Par Jacques CROCHET, Président de l’Institut Kervégan
Ces journées noires de Janvier 2015 nous auront marqués à jamais. Nous avons été violemment agressés dans notre vision du monde, et ébranlés dans nos convictions et nos valeurs.
Le Samedi 9 janvier à Nantes, bon nombre d’entre nous ont manifesté dans le silence et la dignité notre rejet du fanatisme et de la peur. C’était un appel à la solidarité, à la tolérance et à la défense de la liberté d’expression, en dehors de toute récupération politique. Cette manifestation et toutes celles qui se sont déroulées dans d’autres villes, au delà d’une unité nationale affichée, ne peuvent se limiter à une indignation légitime dénonçant un attentat contre la liberté de parole et de pensée. Il s’agit désormais de concrétiser cette émotion, et passer à la décision et au courage.
Notre démocratie et ses valeurs sont menacées. Ce réveil des consciences doit donc se prolonger par une réflexion impliquant tous les acteurs de notre société. Travaillée par les tensions, elle est de plus en plus fragmentée. Ses constituants repliés sur eux mêmes sont de moins en moins ouverts à la solidarité. Il est urgent de recréer du lien social et d’affirmer un noyau dur de valeurs et d’aspirations communes à tous.

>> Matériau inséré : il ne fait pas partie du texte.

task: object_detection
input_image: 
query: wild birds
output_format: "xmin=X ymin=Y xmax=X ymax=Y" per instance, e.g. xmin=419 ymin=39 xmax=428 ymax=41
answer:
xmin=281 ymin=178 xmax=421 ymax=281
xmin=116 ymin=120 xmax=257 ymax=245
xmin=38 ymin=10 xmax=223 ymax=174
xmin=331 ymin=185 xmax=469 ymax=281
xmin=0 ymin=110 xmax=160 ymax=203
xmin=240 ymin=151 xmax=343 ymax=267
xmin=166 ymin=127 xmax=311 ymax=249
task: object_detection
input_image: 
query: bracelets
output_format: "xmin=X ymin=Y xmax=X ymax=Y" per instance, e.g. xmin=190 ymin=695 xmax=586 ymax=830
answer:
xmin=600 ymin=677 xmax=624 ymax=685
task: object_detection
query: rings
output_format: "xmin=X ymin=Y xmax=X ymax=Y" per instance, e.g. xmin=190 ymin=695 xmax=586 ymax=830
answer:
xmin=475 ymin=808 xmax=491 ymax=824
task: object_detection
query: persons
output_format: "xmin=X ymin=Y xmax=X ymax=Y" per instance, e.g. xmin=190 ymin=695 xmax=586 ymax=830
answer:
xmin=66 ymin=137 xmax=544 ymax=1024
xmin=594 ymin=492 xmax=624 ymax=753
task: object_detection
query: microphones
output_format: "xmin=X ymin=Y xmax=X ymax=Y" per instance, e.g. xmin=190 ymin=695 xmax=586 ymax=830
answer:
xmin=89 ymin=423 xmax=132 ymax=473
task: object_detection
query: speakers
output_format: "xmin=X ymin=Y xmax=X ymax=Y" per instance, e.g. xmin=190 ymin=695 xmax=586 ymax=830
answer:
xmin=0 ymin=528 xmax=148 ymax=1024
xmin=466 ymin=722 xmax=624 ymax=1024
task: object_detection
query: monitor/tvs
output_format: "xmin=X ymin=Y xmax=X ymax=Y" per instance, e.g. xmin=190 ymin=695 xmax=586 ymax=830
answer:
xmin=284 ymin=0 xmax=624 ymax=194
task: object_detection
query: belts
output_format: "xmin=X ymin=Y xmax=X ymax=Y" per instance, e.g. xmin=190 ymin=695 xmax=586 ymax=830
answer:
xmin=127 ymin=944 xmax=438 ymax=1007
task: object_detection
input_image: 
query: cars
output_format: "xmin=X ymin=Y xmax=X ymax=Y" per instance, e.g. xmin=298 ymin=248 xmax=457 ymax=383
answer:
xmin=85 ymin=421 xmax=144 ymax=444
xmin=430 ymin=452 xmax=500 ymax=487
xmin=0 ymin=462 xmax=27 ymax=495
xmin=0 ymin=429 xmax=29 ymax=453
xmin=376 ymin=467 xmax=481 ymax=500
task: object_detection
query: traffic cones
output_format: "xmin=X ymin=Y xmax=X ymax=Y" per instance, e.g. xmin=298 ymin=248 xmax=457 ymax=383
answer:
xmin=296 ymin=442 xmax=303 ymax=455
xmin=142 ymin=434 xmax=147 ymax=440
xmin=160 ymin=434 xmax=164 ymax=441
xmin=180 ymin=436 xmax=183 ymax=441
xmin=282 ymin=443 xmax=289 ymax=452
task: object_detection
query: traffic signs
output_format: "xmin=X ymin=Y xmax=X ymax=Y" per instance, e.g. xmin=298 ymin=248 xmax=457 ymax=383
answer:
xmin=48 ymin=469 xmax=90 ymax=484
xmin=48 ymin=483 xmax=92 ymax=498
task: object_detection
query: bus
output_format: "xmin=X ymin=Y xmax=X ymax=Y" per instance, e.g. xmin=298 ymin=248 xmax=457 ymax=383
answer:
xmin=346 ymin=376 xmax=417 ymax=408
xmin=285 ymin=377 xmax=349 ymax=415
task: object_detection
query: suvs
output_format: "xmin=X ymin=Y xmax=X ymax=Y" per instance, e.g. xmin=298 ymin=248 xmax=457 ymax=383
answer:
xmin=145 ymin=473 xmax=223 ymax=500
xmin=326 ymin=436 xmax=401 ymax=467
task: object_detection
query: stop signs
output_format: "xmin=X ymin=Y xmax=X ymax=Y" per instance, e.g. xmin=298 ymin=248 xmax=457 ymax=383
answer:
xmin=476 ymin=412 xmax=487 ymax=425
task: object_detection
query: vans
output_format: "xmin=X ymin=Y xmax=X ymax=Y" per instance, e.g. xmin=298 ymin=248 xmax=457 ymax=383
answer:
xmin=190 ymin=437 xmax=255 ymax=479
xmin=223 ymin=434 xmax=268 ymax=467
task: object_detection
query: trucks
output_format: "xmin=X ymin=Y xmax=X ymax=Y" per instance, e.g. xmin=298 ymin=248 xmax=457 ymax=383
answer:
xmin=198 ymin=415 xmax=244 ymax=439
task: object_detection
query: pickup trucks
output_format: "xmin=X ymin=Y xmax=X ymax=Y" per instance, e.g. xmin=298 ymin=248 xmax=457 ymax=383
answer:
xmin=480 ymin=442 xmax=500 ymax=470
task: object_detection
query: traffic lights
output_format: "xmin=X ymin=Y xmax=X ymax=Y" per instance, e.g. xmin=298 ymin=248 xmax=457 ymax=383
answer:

Notre République, dont nous partageons les valeurs, risque devenir une nostalgie. L’école ne joue plus son rôle de réducteur des inégalités sociales. Beaucoup de jeunes ont perdu toute confiance dans l’intégration par le travail, même si l’entreprise demeure aujourd’hui le seul creuset social efficace en la matière. Nos institutions publiques souffrent d’une crise de confiance sans précédent.
Plus que jamais il est nécessaire de revivifier notre démocratie et redéfinir ce qui constitue notre bien commun de valeurs et de principes. Il faut les faire respecter, sans angélisme, ni amalgame, mais en restant ferme sur les principes. Pour cela la police et l’armée ne peuvent pas tout. Il faut afficher une vraie politique de la responsabilité du citoyen.
La Société Civile doit jouer pleinement son rôle dans la réflexion à mener pour relancer le débat démocratique.
Notre Tribune a recueilli les témoignages de membres sensibilisés à ces problèmes, qui ont tenu à réagir à ces évènements qui nous touchent. Il est évident que l’Institut Kervégan est particulièrement soucieux du respect de la liberté d’expression.
Nous restons très attachés à l’exigence de débats et réflexions libres, pluralistes et honnêtes intellectuellement, et qui dépassent l’émotion, même légitime, et le conformisme.
Aussi nous n’occulterons pas dans nos futurs débats des questions suivantes :
- Faut-il rogner nos libertés individuelles pour garantir nos libertés publiques ?
- Comment ne pas opposer liberté et sécurité, et éviter le risque d’une société de suspicion ?
- Le respect de la croyance peut il entraver la liberté d’expression ?
- Laïcité et dialogue avec les religions…
Sur ces sujets, et d’autres, nous sommes conscients que notre société est partagée. Dans le respect de toutes les convictions, nos travaux de réflexion devront s’attacher à clarifier, expliquer, démystifier. Nous le devons aux victimes de l’intolérance et du fanatisme.
»Ils voulaient nous réduire au silence, ils n’auront obtenu qu’une minute ».